Trump advisor say White House presented ‘alternative facts’ about inauguration turnout
Counselor to U.S. President Donald Trump, Kellyanne Conway downplays White House claims about the turnout for the inauguration.
WASHINGTON, D.C., UNITED STATES (JANUARY 22, 2017) (NBC’S “MEET THE PRESS”) – Counselor to U.S. President Donald Trump Kellyanne Conway on Sunday (January 22) downplayed the White House’s comments from the previous day.
“I’m about things that are quantifiable and important. I don’t think ultimately presidents are judged by crowd size at their inauguration. I think they’re judged by their accomplishments,” Conway said on NBC’s “Meet the Press.”
“There was a prediction of a downpour of rain. I think that deterred many people from coming,” Conway added.
The White House on Saturday (January 21) accused the media of framing photographs to understate the crowd that attended Donald Trump’s inauguration, a new jab in a long-running fight between the new president and the news organizations who cover him.

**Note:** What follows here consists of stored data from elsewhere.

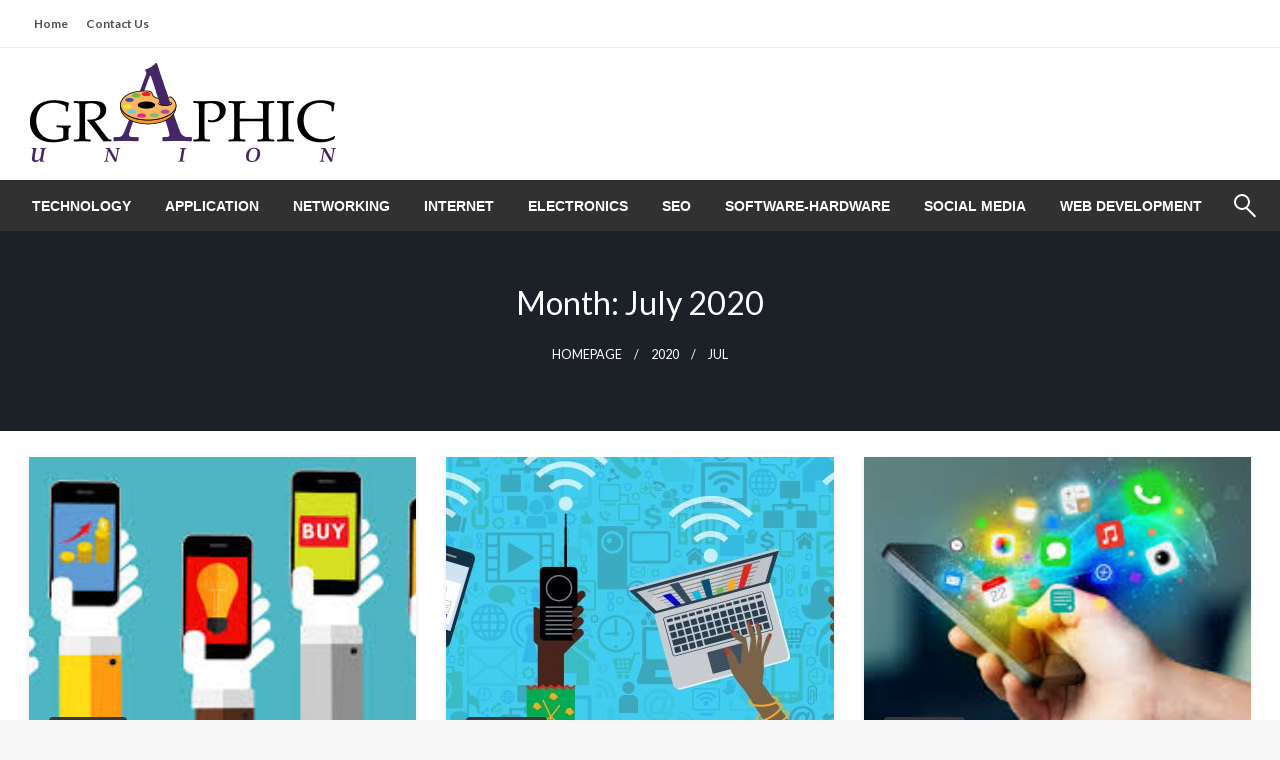

--- FILE ---
content_type: text/css
request_url: https://graphicsunion.info/wp-content/themes/top-newspaper/style.css?ver=1.0
body_size: 2010
content:
/*
Theme Name: Top Newspaper
Theme URI: https://silkthemes.com/top-newspaper/
Author: Silk Themes
Author URI: https://silkthemes.com
Version: 1.13
Requires at least: 4.5
Tested up to: 6.0.3
Requires PHP: 5.6
License: GNU General Public License, v2 or later
License URI: http://www.gnu.org/licenses/gpl-2.0.html
Template: newspaperss
Text Domain: top-newspaper

Description: Top Newspaper is a perfect WordPress theme for magazines, personal blogs, newspapers, product reviews, content publishers or even newspaperss can be used for niche sites with curated contents.
Top Newspaper is fully compatible with WPML, making it easy to translate your content into multiple languages. It also supports RTL languages, ensuring that your website looks great no matter what language it's viewed in.

Tags:   grid-layout, one-column, two-columns, custom-background, custom-colors, custom-header, custom-menu, featured-image-header, featured-images, flexible-header, full-width-template,theme-options, threaded-comments,blog,news,food-and-drink


Top Newspaper  WordPress Theme, Copyright 2022 silkthemes.com
Top Newspaper  is distributed under the terms of the GNU GPL

Top Newspaper is based on Underscores https://underscores.me/, (C) 2012-2017 Automattic, Inc.
Underscores is distributed under the terms of the GNU GPL v2 or later.
*/

/* Medium only */
@media screen and (min-width: 40em) and (max-width: 63.9375em) {
    .slider-container{
        min-height: 90vh;
    }
}
.site-description{
    color: black;
}


.sidebar-inner .widget_archive ul li a, 
.sidebar-inner .widget_categories ul li a, 
.sidebar-inner .widget_pages ul li a, 
.sidebar-inner .widget_nav_menu ul li a, 
.sidebar-inner .widget_portfolio_category ul li a {
    line-height: 20px;
    padding: 5px 0;
    font-size: 15px;
    color: #414141;
    text-decoration: none;
  }

  .head-bottom-area ,.head-bottom-area .dropdown.menu .is-dropdown-submenu > li{
    background-color: #313131;
  }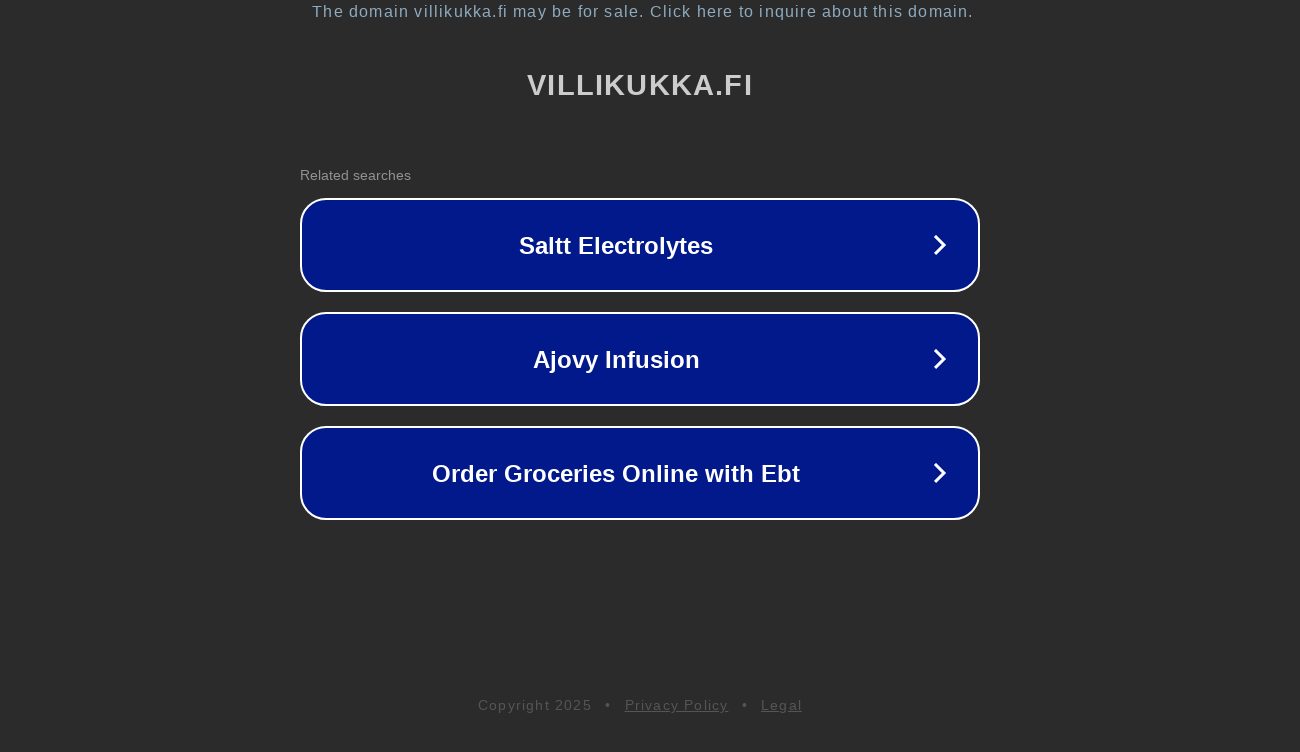

--- FILE ---
content_type: text/html; charset=utf-8
request_url: https://www.villikukka.fi/product/829/olli-ella-bedding-set-rose
body_size: 1106
content:
<!doctype html>
<html data-adblockkey="MFwwDQYJKoZIhvcNAQEBBQADSwAwSAJBANDrp2lz7AOmADaN8tA50LsWcjLFyQFcb/P2Txc58oYOeILb3vBw7J6f4pamkAQVSQuqYsKx3YzdUHCvbVZvFUsCAwEAAQ==_MsBZbXxxMjCvh6UgjVDM6IiUjrwb4zMQZ/1ErHstCtmhO3Lgm5Tf382veOtJP7VemySCH+O+7R9BeSO5p1NDcA==" lang="en" style="background: #2B2B2B;">
<head>
    <meta charset="utf-8">
    <meta name="viewport" content="width=device-width, initial-scale=1">
    <link rel="icon" href="[data-uri]">
    <link rel="preconnect" href="https://www.google.com" crossorigin>
</head>
<body>
<div id="target" style="opacity: 0"></div>
<script>window.park = "[base64]";</script>
<script src="/bWMJjfLqR.js"></script>
</body>
</html>
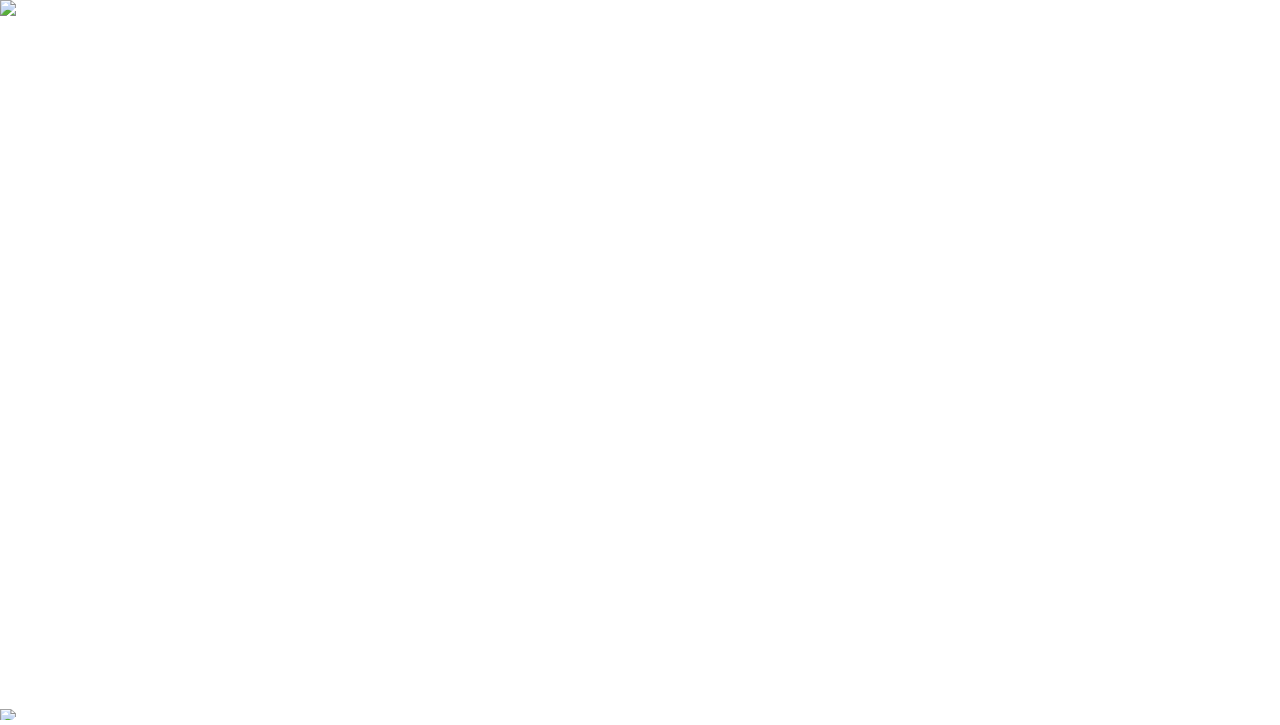

--- FILE ---
content_type: text/html
request_url: http://www.haderslevgrundejerforening.dk/rightframe.asp
body_size: 1073
content:

<HTML>

<HEAD>
<title></title>
<META NAME="Title" CONTENT="Boligudlejning, udlejningsannoncer og nyttige informationer for udlejere">
<META name=DESCRIPTION content="Grundejerforeningen er bla. nyttig for alle udlejere. Vi tilbyder kurser, telefonservice, information om retspraksis og udlejningsannoncer">
<META name="KEYWORDS" content="boligudlejning, erhvervsudlejning, boligs�gning, udlejere, grundejere, jylland, fyn, lejekontrakter, lejeret, kurser">
<META NAME="Robots" CONTENT="Index, follow">
<META NAME="copyright" CONTENT="emino.dk">
</HEAD>

<BODY style="background-image:url(images/right.jpg); background-repeat:repeat; background-position:top left;">
<!-- Grundejerforeningen er bla. nyttig for alle udlejere. Vi tilbyder kurser, telefonservice, information om retspraksis og udlejningsannoncer -->



<div style="position:absolute;left:0;top:0;">
	<img src="images/righttop.jpg">
</div>

<div style="position:absolute;left:0;bottom:-5;">
	<img src="images/rightbottom.jpg">
</div>


</BODY>
</HTML>















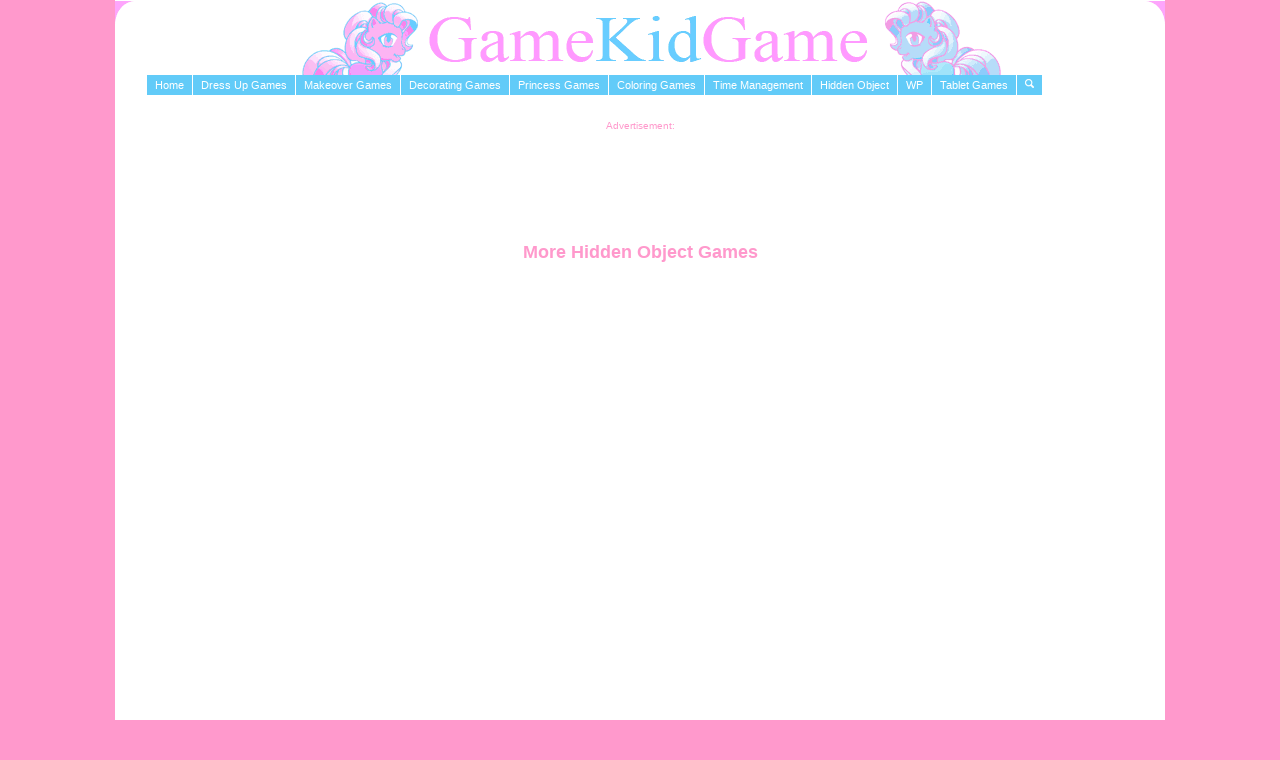

--- FILE ---
content_type: text/html
request_url: http://www.gamekidgame.com/hidden_object/jamming_with_grandma.html
body_size: 4568
content:
<!doctype html>

<head>

	<title>Jamming With Grandma Hidden Object Kids Game </title>
	<meta http-equiv="Content-Type" content="text/html; charset=UTF-8">
	<meta name="description" content="Play Jamming With Grandma Hidden Object Game at Gamekidgame.com While visiting her grandma’s house, Kaitlyn spotted her grandma preparing to make delicious jams, that she’ll enter into the Senior Jam contest. But the grandma need Kaitlyn’s help to get the ingredients. Help out your grandma, figure out puzzles, and help her win the jam contest again.">
	<meta name="keywords" content="Jamming With Grandma Hidden Object Kids Game">
	<meta name="robots" content="index, follow">
	<link rel="shortcut icon" href="/favicon.ico" type="image/x-icon">
        <link REL="StyleSheet" TYPE="text/css" HREF="http://www.gamekidgame.com/style.css"> 
    <!--[if lt IE 7]>
    <style media="screen" type="text/css">
    .col1 {
	    width:100%;
	}
    </style>
    <![endif]-->
<script type="text/javascript" src="http://www.gamekidgame.com/scripts/swfobject.js"></script>
		<script type="text/javascript">
			swfobject.registerObject("game", "8");
		</script>
</head>
<body id="body" class="fixed">
<div id="wrapper">
	<div id="header">
<a href="http://www.gamekidgame.com" target="_top"><img src="http://www.gamekidgame.com/images/banner.png"  height="75" width="1050" title="Games for kids" alt="Games for Kids"></a><ul id="menu" itemscope itemtype="http://www.schema.org/SiteNavigationElement">
<li itemprop="name"><a itemprop="url" href="http://www.gamekidgame.com" ><span>Home</span></a></li>
<li itemprop="name"><a itemprop="url" href="http://www.gamekidgame.com/best_dress_up_game/dress_up_games.html" ><span>Dress Up Games</span></a></li>
<li itemprop="name"><a itemprop="url" href="http://www.gamekidgame.com/make_up_mania/makeover_games.html" ><span>Makeover Games</span></a></li>
<li itemprop="name"><a itemprop="url" href="http://www.gamekidgame.com/decoration/decoration_games.html" ><span>Decorating Games</span></a></li>
<li itemprop="name"><a itemprop="url" href="http://www.gamekidgame.com/disney_princess/disney_princess_games.html" ><span>Princess Games </span></a></li>
<li itemprop="name"><a itemprop="url" href="http://www.gamekidgame.com/coloring_games/coloring_games.html" ><span>Coloring Games </span></a></li>
<li itemprop="name"><a itemprop="url" href="http://www.gamekidgame.com/time_management/time_management_games.html" ><span>Time Management</span></a></li>
<li itemprop="name"><a itemprop="url" href="http://www.gamekidgame.com/hidden_object/hidden_object_games.html" ><span>Hidden Object</span></a></li>
<li itemprop="name"><a itemprop="url" href="http://www.gamekidgame.com/wallpapers/wallpapers.html" ><span>WP</span></a></li>
<li itemprop="name"><a itemprop="url" href="http://www.gamekidgame.com/mobile/" ><span>Tablet Games</span></a></li>
<li itemprop="name"><a itemprop="url" href="http://www.gamekidgame.com/games_a-z.html" ><span><img src="http://www.gamekidgame.com/images/wsi.png" alt="Search Games" title="Search Games"></span></a></li>
</ul> 
 <div id="headerad"> 
  <script async src="//pagead2.googlesyndication.com/pagead/js/adsbygoogle.js"></script> 
  <!-- gkh --> 
  <ins class="adsbygoogle" 
  style="display:inline-block;width:728px;height:90px" 
 data-ad-client="ca-pub-3850038068155610" 
 data-ad-slot="5798647915"></ins> 
 <script> 
 (adsbygoogle = window.adsbygoogle || []).push({}); 
  </script> 
  </div>  
</div>

	<div class="colmask holygrail">	
<!-- Column 1 start -->						
<!-- GAME Code Start -->
<h3><a href="http://www.gamekidgame.com/hidden_object/hidden_object_games.html">More Hidden Object Games</a></h3>
<iframe src="http://static.gamekidgame.com/jam.html" width="810" height="600" scrolling="no" border="0" frameborder="0" allow="autoplay"></iframe>
<!-- GAME Code End --> 
<div id="bottomad"> 
  <script async src="//pagead2.googlesyndication.com/pagead/js/adsbygoogle.js"></script> 
  <!-- gkh --> 
  <ins class="adsbygoogle" 
  style="display:inline-block;width:728px;height:90px" 
 data-ad-client="ca-pub-3850038068155610" 
 data-ad-slot="5798647915"></ins> 
 <script> 
 (adsbygoogle = window.adsbygoogle || []).push({}); 
  </script> 
  </div>  
					    <!-- Column 1 end -->
	</div>
	<div id="footer">
	    <p><a href="http://www.gamekidgame.com" TARGET="_top">GameKidGame.com </a> website &copy; 2009-2025 All games are copyrighted & trademarked by their respective owners or authors. <a href="http://www.gamekidgame.com/contact.html" TARGET="_top"> Contact </a></p>
	</div>
</div> 
</body></html>

--- FILE ---
content_type: text/html
request_url: http://static.gamekidgame.com/jam.html
body_size: 277
content:
<!doctype html>
<body>

<!-- GAME Code Start -->
<embed src="http://static.gamekidgame.com/jamming-with-grandma.swf" type="application/x-shockwave-flash" width="800" height="600" allownetworking="internal" allowscriptaccess="sameDomain">
<!-- GAME Code End --> 
</body>
</html>

--- FILE ---
content_type: text/html; charset=utf-8
request_url: https://www.google.com/recaptcha/api2/aframe
body_size: 268
content:
<!DOCTYPE HTML><html><head><meta http-equiv="content-type" content="text/html; charset=UTF-8"></head><body><script nonce="11W55mQyW_TGM6OdgKJ7xg">/** Anti-fraud and anti-abuse applications only. See google.com/recaptcha */ try{var clients={'sodar':'https://pagead2.googlesyndication.com/pagead/sodar?'};window.addEventListener("message",function(a){try{if(a.source===window.parent){var b=JSON.parse(a.data);var c=clients[b['id']];if(c){var d=document.createElement('img');d.src=c+b['params']+'&rc='+(localStorage.getItem("rc::a")?sessionStorage.getItem("rc::b"):"");window.document.body.appendChild(d);sessionStorage.setItem("rc::e",parseInt(sessionStorage.getItem("rc::e")||0)+1);localStorage.setItem("rc::h",'1769286271539');}}}catch(b){}});window.parent.postMessage("_grecaptcha_ready", "*");}catch(b){}</script></body></html>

In an unusual and fiery statement on Saturday night, White House spokesman Sean Spicer lashed out about tweeted photographs that showed large, empty spaces on the National Mall during the ceremony on Friday (January 20).
Asked about Spicer’s statement, Conway said, “Our press secretary gave alternative facts to that.”
Washington’s city government estimated 1.8 million people attended President Barack Obama’s 2009 inauguration, making it the largest gathering ever on the Mall.
Aerial photographs showed that the crowds for Trump’s inauguration were smaller than in 2009.
Spicer’s rebuke followed a larger-than-expected turnout for women’s marches protesting Trump across the United States on Saturday, including at the flagship event in Washington, where a crowd of hundreds of thousands clogged the streets and appeared to be larger than those who came for Trump’s inauguration.
On Sunday, Senator Chuck Schumer was asked about delays in confirming several of the president’s cabinet appointees.
Trump officials suggested earlier in the week that Senate Democrats were stalling o, a point Schumer dismissed during an interview on NBC’s “Meet the Press.”
“It’s very simple, there are more people with huge financial holdings which they have to divest under law so they don’t have conflicts of interest. This takes a tremendous amount of time,” Schumer said.
Republicans had hoped to confirm at least seven on Friday, but Democrats objected, complaining that Republicans were trying to force votes too quickly on nominees who were too slow to provide financial and ethics information.
So far, the senate has confirmed two of the president’s nominees: James Mattis for Secretary of Defense and John Kelly to head the department of Homeland Security
Congress passed Mattis’ waiver last week, and Trump signed it just after he was inaugurated on Friday.